At this point in running Silver Emulsion, I’ve seen hundreds of low-budget films of varying quality. It’s rare to find one with a truly well-written script, and the same goes for things like quality acting, solid direction and effective special effects work. Deadly End delivers on all of these fronts superbly, to the point that I’m surprised the film doesn’t have a bigger fan base (or a fan base at all). Glancing at reviews shows mostly negative opinions, as well, something that really baffles me given the quality of the film’s cost-effective, low-budget filmmaking. Nick Searcy is superb as the neighbor Adrien, followed closely by Pell James’s performance as Wendy. Given the overall quality of the production, I am left with only one aspect of the film that might elicit such strong negative reactions: the “squirm factor.”

Deadly End is not a shy film. It dares to “go there,” and then it goes multiple steps further. The first inkling of this tendency comes inside the house of the Petersen’s neighbor, Adrien.

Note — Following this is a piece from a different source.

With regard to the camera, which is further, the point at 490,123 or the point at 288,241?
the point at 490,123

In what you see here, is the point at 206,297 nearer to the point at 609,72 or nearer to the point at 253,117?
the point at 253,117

The home is beyond dirty, looking more like a derelict house that hobo squatters frequent than a place someone lives in day-to-day. Adrien lies on his filthy bed with quarters over his eyes, while his index finger picks at a wet scab around a possibly infected wound on his abdomen. As if this wasn’t disgusting enough, Adrien then feeds himself small pieces of the scab, placing them on his lip and sucking them into his mouth. It’s something that you might see implied in a bigger movie, but Deadly End just goes right for it and shows the audience whether they want to see it or not. I found it to be a bold choice, and not at all gratuitous. It is done for effect and it works beautifully in this regard. Later scenes ramp up this gross-out factor, and in turn I squirmed and bit my knuckles and squealed a little in disgust and delight. I find modern horror to be either too safe or too graphic, but Deadly End strikes a perfect balance between black comedy and over-the-top gore to deliver something more akin to a modern ’80s movie.

If you love horror movies and you don’t have an issue watching low-budget films, then Deadly End is definitely one to add to your ever-growing list of movies to watch. It’s gross, unsettling and I doubt you will ever forget the experience. Strong stomachs only!